## Start PAGE

Thanks again ladies for your support, I knew I could come on here and freely vent my feelings and you would all know what to say.

love
Cindy


----------



## jilldill (Feb 2, 2006)

Cindy,
Iam sorry your going through this, it's all starting to sound like a common experience to me! I agree with all that has been said we have had alot of problems with contact so I feel very strongly about it! We now stick to the agreement and wont accept anything outside of that. I have accepted things I shouldn't have in the early days but no more. We are our childrens parents in every single way other than we didn't give birth to them so what we say goes!
Love JD x


----------



## emm-anj (Nov 11, 2008)

I was going to say, where you have said " she has given birth to five, something I have not managed to do " - I know how you feel - and don't get upset - remember this is ALL the BM can do - churn out kids - there are many people like this, unfortunately - many of whom never have their children taken off them any way and just mess their kids up for the future.  So take heart, you sound like a great mum doing a fantastic job and your little boy is lucky to have you and to have so much love.

I get very upset about the contact thing - we haven't even started the adoption process yet and already I get upset about it!  In some cases I don't think it is always best for the child, seems it can be very disruptive and create insecurities - but that's just my opinion and at the same time, I thikn the child should always know that it's adopted etc - but anyway I digress.  just wanted to post!


----------

## End PAGE
## Start ENTRIES SUPPLIED

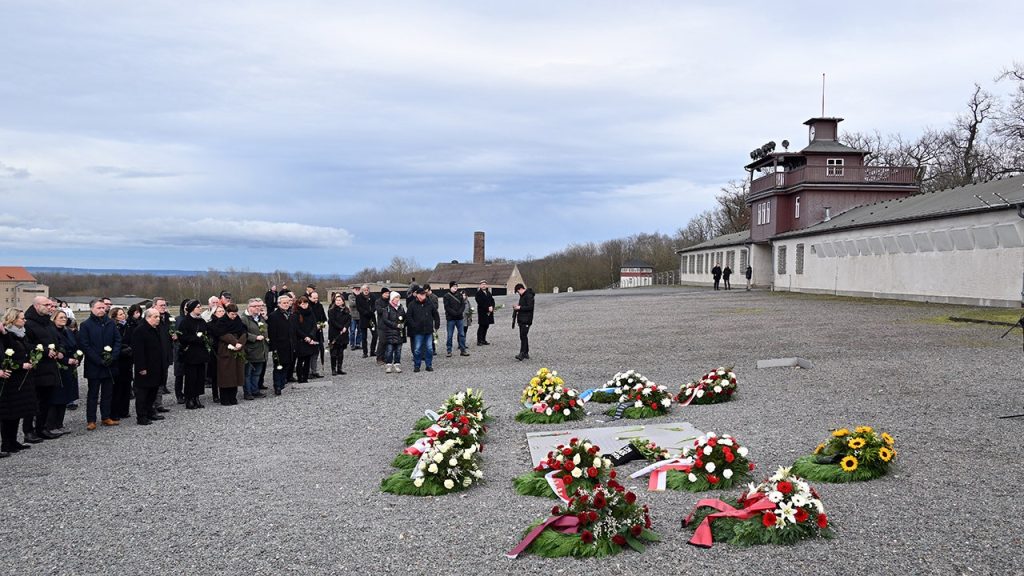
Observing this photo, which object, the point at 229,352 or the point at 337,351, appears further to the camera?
the point at 337,351

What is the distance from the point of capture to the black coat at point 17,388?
31.5 ft

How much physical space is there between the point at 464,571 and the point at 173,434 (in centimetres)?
683

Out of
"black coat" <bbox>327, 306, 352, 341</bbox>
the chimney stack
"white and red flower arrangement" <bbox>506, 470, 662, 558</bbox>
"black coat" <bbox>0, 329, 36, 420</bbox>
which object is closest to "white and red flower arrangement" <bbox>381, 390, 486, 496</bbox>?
"white and red flower arrangement" <bbox>506, 470, 662, 558</bbox>

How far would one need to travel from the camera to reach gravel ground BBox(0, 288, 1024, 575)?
5715 millimetres

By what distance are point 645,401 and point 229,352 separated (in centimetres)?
692

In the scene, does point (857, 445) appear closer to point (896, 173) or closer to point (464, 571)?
point (464, 571)

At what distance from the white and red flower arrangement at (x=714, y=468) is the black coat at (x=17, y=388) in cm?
780

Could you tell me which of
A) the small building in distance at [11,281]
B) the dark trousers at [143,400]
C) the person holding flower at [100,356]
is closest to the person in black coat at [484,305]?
the dark trousers at [143,400]

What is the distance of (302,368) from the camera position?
16.2 m

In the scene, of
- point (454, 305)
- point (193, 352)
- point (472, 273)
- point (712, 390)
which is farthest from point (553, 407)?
point (472, 273)

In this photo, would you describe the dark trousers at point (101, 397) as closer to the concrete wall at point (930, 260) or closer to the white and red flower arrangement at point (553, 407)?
the white and red flower arrangement at point (553, 407)

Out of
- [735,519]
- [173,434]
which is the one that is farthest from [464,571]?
[173,434]

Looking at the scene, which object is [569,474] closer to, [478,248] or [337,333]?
[337,333]

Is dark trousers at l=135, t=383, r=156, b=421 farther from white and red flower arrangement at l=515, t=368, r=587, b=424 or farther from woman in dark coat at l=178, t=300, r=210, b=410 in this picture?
white and red flower arrangement at l=515, t=368, r=587, b=424
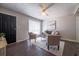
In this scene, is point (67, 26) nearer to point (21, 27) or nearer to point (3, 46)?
point (21, 27)

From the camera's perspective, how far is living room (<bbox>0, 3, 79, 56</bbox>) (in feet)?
7.79

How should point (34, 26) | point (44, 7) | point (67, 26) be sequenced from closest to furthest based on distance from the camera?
point (44, 7) → point (67, 26) → point (34, 26)

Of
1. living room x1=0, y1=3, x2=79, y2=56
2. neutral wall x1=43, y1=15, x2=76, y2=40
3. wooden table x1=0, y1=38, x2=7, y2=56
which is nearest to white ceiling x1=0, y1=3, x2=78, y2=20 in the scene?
living room x1=0, y1=3, x2=79, y2=56

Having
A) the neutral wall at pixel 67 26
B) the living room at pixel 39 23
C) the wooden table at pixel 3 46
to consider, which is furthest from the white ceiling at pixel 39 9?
the wooden table at pixel 3 46

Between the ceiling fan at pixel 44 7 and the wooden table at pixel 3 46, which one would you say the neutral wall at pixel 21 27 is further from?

## End ENTRIES SUPPLIED

__TO DO__.
Reproduce the forum thread starting with "Thanks again ladies" and going on through "we say goes!", swapping "agreement" for "arrangement". Rely solely on the forum thread for what follows, and do not draw on the records.

__COMPLETE OUTPUT__.
Thanks again ladies for your support, I knew I could come on here and freely vent my feelings and you would all know what to say.

love
Cindy


----------



## jilldill (Feb 2, 2006)

Cindy,
Iam sorry your going through this, it's all starting to sound like a common experience to me! I agree with all that has been said we have had alot of problems with contact so I feel very strongly about it! We now stick to the arrangement and wont accept anything outside of that. I have accepted things I shouldn't have in the early days but no more. We are our childrens parents in every single way other than we didn't give birth to them so what we say goes!